» GIVEN PASSAGE
^^^^
AAPI Hate Is Personal
By Anh Nguyen Gray
My mother would be in her early 70s now if she were still alive. But, instead, she died five years ago. It's a bit painful when I see older Asian women the age she would be today. They remind me of her; more so, they remind me of her absence.
There's rarely a day that goes by that I don't think about my mother. Lately, I think of her more than usual, but the twinge of pain is different. Stories about violence against Asian Americans and Pacific Islanders (AAPI) have made me more reflective about my family. STOP AAPI Hate has documented nearly 7,000 hate incidents nationwide against Asian Americans and Pacific Islanders since March 2020 at the start of the coronavirus pandemic. In addition, AAPI women and girls report hate incidents more than twice as often as their male counterparts. The brutal attacks against the elderly and women have been challenging to read and watch.
AAPI hate is personal to me. The incidents could have happened to my mother or my family.
My mother was just an inch over five feet. She was petite in stature but formidable in life. She had many endearing qualities, her well-coiffed hair being one of them. She had the same hairstyle for the last 30 years of her life, soft big curls that fell past her shoulders. My mother maintained that everlasting late-eighties look from dedicated nights sitting under a table-top salon hood dryer at home. Her head under a dryer while perusing a Vietnamese language magazine is one of the only few recollections I have of her sitting restfully for any length of time.
^^^^
» EXERCISE
Copy the essay on AAPI hate again, starting at the words "There's rarely a" and ending after "or my family.", and substitute "vicious" for "brutal".
^^^^
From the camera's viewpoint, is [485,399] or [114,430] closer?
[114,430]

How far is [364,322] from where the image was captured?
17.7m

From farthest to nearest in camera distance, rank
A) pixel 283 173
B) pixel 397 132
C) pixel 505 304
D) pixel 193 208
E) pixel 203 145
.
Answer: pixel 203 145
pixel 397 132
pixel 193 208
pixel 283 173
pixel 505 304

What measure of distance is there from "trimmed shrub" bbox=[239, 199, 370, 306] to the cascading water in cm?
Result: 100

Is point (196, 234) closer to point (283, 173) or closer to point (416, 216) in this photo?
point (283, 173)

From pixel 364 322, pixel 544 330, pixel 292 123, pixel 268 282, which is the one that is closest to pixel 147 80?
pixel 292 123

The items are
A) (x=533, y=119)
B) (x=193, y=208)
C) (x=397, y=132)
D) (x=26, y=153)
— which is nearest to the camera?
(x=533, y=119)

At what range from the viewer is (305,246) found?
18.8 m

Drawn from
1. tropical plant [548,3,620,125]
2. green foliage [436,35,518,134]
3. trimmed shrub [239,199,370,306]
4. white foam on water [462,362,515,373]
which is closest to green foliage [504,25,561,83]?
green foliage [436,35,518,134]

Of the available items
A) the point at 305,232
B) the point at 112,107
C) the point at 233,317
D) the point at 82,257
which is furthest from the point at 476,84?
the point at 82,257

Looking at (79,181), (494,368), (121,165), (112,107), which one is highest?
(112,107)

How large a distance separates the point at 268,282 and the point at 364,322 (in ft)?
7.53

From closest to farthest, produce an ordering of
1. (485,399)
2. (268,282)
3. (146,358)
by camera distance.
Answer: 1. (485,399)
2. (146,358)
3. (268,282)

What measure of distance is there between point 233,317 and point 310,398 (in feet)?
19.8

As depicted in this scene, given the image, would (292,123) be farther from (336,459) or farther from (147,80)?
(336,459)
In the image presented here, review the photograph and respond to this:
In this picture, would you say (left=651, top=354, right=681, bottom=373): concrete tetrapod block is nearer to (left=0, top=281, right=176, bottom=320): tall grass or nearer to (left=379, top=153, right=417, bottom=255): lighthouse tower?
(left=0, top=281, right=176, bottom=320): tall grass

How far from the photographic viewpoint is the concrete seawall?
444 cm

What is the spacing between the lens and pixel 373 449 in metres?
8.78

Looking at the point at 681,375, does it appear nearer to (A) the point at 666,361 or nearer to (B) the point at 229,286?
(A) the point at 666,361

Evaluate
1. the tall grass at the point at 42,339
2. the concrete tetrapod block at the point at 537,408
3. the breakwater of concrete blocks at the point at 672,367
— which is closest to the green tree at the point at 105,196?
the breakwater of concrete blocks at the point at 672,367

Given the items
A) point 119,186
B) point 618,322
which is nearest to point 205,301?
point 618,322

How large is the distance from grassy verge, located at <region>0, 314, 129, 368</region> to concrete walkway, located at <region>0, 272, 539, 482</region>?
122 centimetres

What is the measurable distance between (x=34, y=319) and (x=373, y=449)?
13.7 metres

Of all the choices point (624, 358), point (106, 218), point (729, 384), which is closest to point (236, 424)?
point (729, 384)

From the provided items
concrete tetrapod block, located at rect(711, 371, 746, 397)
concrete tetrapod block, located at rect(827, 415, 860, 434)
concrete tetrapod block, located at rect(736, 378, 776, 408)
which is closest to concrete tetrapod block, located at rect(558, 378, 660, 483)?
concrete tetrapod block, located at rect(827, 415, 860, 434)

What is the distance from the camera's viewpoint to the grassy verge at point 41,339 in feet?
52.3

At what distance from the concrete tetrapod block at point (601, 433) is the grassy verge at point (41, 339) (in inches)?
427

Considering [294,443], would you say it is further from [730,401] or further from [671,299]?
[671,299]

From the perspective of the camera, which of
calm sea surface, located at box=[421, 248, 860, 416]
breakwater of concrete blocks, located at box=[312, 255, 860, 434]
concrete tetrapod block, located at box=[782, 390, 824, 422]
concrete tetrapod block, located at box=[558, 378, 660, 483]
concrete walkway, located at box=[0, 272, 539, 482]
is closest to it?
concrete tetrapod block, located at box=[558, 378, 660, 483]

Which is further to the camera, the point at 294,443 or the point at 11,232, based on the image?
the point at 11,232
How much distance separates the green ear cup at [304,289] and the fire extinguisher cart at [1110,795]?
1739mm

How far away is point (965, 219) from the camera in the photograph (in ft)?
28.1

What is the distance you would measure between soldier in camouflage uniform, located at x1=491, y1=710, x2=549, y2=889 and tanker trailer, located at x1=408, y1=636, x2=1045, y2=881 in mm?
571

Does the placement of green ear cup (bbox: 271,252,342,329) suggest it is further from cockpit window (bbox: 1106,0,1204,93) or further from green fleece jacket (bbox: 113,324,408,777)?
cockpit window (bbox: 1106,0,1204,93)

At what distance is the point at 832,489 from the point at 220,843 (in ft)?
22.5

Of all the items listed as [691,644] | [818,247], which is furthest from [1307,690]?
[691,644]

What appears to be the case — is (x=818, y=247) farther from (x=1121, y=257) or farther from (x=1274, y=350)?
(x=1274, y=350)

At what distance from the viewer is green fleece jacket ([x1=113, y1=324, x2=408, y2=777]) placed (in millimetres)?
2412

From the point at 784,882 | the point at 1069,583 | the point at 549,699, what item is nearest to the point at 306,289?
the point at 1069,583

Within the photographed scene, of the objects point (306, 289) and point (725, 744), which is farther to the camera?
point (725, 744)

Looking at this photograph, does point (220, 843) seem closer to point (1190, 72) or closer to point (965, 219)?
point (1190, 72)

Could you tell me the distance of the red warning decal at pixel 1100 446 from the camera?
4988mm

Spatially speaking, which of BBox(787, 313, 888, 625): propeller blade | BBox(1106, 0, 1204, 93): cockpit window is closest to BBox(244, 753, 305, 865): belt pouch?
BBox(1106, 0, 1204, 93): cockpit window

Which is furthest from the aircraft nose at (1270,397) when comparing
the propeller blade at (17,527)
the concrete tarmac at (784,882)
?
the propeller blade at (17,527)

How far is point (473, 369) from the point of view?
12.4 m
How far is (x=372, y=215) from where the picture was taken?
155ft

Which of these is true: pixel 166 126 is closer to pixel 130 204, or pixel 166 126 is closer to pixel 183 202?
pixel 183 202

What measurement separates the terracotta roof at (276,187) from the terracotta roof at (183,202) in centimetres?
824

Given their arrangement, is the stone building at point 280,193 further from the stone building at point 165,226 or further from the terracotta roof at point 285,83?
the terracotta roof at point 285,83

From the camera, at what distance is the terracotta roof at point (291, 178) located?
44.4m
^^^^
» ANSWER BOX
There's rarely a day that goes by that I don't think about my mother. Lately, I think of her more than usual, but the twinge of pain is different. Stories about violence against Asian Americans and Pacific Islanders (AAPI) have made me more reflective about my family. STOP AAPI Hate has documented nearly 7,000 hate incidents nationwide against Asian Americans and Pacific Islanders since March 2020 at the start of the coronavirus pandemic. In addition, AAPI women and girls report hate incidents more than twice as often as their male counterparts. The vicious attacks against the elderly and women have been challenging to read and watch.
AAPI hate is personal to me. The incidents could have happened to my mother or my family.